From Muddy Brook Cottage Studio 1/7/2024

May your day be sunny and bright, even if the sun itself is not in your sky!
In my research there are what I call “Bingo Moments!” These are where I run across information that fits what I want to use in my writing project. Find someone who voices your opinion can feel very rare. In this instance the term is trance. To be specific a creative trance. I thought how accurate! At last! When I am creating that is exactly what it becomes. And it was this sense that has made me curious about how the mind works during the creative process. It has been months now I have researched neurobiology and the creative process, and consciousness in the hope to understand the way the mind processes and sends out its messages so that an individual can heal mentally, physically, emotionally and spiritually, as this is what art therapy and other forms of therapy do. Shibui is an art form, so it fits those criteria of healing, but how? Does it help repair something in the brain? We know the body can heal itself, and the brain/mind is in charge of many abilities!
I am glad to learn that there are those scientist and counselors asking questions and developing theories about consciousness and the creative process. This trance state is not exclusive to artist. It has had bad wrap as a verbiage. It is defined and coupled with the idea that it is something mediums, psychics do, or it is applied to daydreaming as if that is a bad thing to do!
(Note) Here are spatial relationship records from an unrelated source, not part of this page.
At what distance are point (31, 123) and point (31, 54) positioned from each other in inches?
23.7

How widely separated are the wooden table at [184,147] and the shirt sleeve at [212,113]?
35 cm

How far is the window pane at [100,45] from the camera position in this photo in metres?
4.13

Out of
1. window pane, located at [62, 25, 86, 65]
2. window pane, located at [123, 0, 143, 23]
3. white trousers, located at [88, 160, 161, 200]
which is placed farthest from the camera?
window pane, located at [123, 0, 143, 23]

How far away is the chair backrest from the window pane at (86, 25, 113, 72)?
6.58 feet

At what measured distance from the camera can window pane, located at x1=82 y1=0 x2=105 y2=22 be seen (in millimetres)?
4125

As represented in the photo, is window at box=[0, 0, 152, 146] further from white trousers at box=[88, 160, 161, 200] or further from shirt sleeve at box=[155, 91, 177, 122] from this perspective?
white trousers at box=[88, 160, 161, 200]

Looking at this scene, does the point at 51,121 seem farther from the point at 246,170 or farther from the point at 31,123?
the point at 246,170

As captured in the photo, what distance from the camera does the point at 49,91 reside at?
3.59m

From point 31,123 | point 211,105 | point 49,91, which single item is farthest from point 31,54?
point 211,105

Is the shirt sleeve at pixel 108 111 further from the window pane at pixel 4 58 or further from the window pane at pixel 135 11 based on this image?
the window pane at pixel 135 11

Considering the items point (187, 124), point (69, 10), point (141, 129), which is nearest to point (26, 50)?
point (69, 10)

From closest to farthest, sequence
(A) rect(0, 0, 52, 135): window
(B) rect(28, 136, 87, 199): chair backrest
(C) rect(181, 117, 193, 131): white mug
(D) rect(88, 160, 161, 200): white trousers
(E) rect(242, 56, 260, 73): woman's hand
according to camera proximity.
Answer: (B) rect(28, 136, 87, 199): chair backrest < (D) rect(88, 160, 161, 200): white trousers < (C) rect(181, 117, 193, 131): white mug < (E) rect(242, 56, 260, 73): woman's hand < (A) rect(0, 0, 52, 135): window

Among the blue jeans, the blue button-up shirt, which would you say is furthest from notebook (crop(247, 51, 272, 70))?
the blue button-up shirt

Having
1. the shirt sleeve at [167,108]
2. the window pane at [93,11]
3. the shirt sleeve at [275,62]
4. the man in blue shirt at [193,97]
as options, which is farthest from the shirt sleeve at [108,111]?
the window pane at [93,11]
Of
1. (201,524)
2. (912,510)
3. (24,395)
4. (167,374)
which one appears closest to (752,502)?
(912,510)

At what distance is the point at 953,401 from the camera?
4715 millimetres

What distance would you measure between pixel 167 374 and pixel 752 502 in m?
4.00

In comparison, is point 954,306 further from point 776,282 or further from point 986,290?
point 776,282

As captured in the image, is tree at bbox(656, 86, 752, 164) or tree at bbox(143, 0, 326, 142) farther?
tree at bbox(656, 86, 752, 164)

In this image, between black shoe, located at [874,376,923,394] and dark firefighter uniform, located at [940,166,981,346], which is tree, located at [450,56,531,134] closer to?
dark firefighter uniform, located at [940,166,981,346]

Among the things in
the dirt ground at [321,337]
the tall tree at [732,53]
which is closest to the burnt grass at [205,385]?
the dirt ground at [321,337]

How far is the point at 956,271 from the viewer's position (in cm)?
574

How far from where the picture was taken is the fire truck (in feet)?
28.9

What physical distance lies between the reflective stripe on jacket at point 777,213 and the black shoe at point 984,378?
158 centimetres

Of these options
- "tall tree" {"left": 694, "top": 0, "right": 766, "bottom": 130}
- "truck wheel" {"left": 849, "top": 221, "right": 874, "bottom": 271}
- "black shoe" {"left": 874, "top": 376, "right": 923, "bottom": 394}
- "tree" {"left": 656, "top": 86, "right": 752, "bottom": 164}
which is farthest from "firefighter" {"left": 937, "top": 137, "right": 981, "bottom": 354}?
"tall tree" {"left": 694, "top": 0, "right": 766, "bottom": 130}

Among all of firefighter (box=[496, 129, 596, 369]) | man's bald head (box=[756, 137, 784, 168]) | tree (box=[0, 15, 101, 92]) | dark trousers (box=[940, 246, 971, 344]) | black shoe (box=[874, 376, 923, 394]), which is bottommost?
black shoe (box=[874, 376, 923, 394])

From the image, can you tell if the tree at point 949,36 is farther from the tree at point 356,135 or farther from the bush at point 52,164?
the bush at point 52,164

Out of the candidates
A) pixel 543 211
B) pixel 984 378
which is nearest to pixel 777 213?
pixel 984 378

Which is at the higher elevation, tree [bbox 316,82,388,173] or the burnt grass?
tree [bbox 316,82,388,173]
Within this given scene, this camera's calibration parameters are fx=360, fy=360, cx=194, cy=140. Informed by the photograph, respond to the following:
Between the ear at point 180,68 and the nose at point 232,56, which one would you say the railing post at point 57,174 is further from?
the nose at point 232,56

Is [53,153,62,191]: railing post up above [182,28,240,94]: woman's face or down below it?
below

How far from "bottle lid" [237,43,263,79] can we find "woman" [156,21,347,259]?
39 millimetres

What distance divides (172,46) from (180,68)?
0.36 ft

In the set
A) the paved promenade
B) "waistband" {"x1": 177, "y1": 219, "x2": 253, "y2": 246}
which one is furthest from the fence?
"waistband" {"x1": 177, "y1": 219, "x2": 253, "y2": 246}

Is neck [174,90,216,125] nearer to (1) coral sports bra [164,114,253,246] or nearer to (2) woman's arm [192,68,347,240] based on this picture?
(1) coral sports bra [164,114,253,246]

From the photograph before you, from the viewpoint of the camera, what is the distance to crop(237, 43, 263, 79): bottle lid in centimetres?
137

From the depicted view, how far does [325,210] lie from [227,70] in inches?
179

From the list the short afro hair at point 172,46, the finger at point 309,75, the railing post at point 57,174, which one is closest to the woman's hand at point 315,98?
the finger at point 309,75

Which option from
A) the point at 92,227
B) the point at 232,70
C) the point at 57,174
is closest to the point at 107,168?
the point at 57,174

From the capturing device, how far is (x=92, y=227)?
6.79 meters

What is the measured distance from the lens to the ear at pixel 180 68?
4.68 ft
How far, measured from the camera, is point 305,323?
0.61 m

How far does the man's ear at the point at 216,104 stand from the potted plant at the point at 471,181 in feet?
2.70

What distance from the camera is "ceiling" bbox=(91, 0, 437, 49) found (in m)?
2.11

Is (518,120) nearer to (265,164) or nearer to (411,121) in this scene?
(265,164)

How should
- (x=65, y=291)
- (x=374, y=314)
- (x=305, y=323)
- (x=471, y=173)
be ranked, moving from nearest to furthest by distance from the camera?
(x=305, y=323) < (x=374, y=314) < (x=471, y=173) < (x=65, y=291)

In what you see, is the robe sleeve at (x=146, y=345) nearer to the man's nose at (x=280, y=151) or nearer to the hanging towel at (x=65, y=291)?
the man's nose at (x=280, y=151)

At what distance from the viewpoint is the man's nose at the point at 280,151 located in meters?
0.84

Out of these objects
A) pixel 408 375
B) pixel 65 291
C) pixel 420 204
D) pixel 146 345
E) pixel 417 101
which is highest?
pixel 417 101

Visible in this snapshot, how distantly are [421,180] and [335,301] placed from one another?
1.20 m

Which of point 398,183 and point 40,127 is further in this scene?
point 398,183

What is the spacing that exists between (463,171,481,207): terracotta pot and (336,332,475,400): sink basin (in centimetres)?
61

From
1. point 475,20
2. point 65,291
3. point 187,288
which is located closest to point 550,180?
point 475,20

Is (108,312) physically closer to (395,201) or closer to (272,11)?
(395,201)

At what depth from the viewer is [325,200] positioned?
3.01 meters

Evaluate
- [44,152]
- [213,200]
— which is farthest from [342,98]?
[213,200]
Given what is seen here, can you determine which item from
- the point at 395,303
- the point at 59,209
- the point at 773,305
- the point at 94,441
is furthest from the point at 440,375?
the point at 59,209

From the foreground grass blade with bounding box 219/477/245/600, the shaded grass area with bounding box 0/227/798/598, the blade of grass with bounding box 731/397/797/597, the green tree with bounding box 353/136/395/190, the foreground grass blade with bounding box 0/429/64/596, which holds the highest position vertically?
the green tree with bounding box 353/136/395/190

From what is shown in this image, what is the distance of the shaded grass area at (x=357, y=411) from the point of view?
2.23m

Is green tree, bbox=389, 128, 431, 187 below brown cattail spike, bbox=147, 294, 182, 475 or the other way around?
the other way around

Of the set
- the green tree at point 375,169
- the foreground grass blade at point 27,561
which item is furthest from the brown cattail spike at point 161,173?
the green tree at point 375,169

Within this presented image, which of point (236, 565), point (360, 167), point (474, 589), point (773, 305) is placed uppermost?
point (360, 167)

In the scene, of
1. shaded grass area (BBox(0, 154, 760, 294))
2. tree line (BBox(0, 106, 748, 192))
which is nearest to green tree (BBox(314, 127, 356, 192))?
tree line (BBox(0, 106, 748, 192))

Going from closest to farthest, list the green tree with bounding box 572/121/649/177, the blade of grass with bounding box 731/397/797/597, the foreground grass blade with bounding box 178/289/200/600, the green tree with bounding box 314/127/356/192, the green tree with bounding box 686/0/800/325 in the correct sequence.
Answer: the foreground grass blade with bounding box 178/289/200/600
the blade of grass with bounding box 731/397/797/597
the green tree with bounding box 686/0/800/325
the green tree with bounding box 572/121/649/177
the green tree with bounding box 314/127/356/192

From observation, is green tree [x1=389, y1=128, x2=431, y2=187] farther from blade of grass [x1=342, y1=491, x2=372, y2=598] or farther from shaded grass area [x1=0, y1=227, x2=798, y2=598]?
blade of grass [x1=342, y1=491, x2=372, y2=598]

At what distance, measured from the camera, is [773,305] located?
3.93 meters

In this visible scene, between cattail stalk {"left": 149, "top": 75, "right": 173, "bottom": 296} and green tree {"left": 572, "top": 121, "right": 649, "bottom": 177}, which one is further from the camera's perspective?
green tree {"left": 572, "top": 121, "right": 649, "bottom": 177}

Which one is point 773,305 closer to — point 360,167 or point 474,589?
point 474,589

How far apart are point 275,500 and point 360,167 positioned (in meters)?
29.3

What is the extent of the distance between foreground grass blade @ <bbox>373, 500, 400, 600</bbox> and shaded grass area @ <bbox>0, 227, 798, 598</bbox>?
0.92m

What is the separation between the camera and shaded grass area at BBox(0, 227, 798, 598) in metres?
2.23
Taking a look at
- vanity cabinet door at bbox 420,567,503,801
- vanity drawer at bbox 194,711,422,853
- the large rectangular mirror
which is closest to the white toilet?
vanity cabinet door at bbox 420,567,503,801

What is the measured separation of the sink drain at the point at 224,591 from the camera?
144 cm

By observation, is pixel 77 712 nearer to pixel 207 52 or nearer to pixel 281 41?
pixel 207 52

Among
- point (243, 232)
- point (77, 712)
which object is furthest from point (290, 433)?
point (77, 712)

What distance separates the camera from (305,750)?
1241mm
However, it is not a bad thing to do. As someone who writes and creates art it is a useful state of being. It is where ideas gel. If observed, the state is one where the rest of the world is shut out, so I can focus. The word trance works nicely! Now to learn more about it.
The title of the book, this “Yahoo!” moment, is The Creative Trance, Altered States of Consciousness and the Creative Process by Tobi Zausner
My goal is to discuss the creative process in an intelligent way in regard to the creation of Shibui Found Image Art. Discussions about the creative process help define what we do and explain it better as we finesse this process. It allows us to have good dialog with others. Understanding what our personal process is important because our purpose, our intent as facilitators where we speak for others, evoke thoughts in others as they recreate what they see in our works. Where they bring to it their own experiences and beliefs: it is the words and actions which resolve into understanding the singular and the collective creative consciousness.